The Internal Revenue Service has issued guidance on whether payments from a qualified retirement plan during a phased retirement are considered an annuity.
Notice 2016-39 provides guidance as to whether payments received by an employee from a qualified retirement plan during phased retirement are amounts received as an annuity under section 72 of the Tax Code.
A phased retirement is an arrangement in which participants in a qualified defined benefit plan begins the distribution of a portion of their retirement benefits from the plan while continuing to work on a part-time basis. The notice also provides guidance on the appropriate present value factors to be used for determining the basis recovery fraction of each payment received during phased retirement. It also offers guidance regarding the time for determining the basis recovery fraction for these phased retirement payments.

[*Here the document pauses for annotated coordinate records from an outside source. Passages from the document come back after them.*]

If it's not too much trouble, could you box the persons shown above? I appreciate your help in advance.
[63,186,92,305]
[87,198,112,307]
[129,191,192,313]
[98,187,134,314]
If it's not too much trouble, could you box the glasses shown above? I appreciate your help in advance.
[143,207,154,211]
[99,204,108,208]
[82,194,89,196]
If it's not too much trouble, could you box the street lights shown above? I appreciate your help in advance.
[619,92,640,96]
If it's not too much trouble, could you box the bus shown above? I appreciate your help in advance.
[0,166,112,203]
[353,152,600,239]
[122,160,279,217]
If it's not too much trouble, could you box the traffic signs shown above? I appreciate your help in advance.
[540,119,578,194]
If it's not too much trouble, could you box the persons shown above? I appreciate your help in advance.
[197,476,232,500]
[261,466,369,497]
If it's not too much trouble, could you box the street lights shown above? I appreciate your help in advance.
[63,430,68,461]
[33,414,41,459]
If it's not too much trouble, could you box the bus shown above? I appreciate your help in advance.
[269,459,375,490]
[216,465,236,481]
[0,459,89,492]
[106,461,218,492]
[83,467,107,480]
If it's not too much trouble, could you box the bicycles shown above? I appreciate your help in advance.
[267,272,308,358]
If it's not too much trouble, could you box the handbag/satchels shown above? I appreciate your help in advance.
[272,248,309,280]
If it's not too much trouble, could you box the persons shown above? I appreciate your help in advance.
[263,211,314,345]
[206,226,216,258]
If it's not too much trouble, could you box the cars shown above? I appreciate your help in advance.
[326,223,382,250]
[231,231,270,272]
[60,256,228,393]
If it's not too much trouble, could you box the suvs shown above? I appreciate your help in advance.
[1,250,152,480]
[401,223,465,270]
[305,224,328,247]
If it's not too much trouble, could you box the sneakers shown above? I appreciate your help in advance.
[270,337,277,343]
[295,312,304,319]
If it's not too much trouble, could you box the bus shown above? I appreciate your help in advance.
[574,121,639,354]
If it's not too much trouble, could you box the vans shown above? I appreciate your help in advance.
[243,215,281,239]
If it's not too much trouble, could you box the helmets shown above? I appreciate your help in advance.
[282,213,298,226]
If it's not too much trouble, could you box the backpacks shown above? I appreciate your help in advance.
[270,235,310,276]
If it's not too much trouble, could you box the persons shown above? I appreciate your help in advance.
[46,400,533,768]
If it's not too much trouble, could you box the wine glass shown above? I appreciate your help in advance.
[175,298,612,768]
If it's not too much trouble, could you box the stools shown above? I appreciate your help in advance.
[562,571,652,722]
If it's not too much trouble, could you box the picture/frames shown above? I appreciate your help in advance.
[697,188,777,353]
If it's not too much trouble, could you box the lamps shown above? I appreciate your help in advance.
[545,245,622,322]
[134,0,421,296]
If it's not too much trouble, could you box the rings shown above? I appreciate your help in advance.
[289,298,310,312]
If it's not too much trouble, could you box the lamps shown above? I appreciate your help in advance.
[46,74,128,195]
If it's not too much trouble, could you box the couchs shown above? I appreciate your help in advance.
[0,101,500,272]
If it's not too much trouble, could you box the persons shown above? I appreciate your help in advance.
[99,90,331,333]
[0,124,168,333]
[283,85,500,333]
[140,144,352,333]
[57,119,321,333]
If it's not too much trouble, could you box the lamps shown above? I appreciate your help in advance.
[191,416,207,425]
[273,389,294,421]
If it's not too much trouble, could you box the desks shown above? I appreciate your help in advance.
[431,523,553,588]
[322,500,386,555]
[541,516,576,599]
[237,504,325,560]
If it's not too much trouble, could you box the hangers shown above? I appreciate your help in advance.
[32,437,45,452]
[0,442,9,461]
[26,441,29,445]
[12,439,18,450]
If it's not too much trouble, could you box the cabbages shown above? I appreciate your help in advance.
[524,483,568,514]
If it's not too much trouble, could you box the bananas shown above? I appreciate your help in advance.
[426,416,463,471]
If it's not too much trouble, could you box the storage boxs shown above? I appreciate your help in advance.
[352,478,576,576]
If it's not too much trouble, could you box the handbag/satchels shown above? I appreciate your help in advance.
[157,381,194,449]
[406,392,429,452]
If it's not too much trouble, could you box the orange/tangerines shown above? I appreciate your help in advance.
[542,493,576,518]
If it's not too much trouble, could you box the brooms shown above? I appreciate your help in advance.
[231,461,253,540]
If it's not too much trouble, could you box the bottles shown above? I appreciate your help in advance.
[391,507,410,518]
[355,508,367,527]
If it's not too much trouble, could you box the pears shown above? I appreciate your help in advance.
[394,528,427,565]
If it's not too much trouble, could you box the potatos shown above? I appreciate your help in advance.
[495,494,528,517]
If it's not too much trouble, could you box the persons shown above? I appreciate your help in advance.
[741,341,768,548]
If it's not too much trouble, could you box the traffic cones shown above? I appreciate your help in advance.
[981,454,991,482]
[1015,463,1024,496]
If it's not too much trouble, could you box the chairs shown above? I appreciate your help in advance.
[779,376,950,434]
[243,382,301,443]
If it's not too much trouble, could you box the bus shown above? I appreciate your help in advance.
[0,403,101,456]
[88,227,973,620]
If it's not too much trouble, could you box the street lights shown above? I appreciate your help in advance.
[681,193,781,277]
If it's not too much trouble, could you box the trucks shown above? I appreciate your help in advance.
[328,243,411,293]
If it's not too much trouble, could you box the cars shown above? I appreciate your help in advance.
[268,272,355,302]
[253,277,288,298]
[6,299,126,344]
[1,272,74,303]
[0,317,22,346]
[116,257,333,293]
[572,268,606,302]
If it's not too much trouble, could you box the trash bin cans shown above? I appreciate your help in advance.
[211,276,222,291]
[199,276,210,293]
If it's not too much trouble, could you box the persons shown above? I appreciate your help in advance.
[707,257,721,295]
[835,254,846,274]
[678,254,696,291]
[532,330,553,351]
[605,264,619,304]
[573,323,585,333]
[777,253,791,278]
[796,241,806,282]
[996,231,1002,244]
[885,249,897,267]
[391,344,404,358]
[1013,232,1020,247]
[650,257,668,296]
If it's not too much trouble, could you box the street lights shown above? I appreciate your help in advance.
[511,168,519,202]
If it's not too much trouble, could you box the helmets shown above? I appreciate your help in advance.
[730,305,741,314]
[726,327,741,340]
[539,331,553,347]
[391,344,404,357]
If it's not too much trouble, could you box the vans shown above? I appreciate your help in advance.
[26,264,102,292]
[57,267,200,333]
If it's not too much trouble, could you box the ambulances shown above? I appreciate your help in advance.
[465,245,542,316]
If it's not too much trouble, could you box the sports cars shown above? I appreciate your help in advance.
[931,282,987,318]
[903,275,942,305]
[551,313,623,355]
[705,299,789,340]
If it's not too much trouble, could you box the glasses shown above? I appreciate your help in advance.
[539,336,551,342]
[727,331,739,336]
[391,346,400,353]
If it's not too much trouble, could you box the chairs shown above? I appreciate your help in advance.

The notice does not apply to amounts received from non-qualified contracts. However, in addition to the notice, the IRS also issued Revenue Procedure 2016-36, which provides that recovery of investment in the contract from payments received from a retirement plan by an employee during phased retirement does not apply to amounts that are received from a non-qualified contract.
The revenue procedure concludes that in applying the Section 72 regulations cited in the notice to a non-qualified contract, the possibility of further contributions to the contract or a subsequent election under the contract to receive the benefit payable under the contract in a different manner generally will not affect the determination of whether distributions are amounts received as an annuity.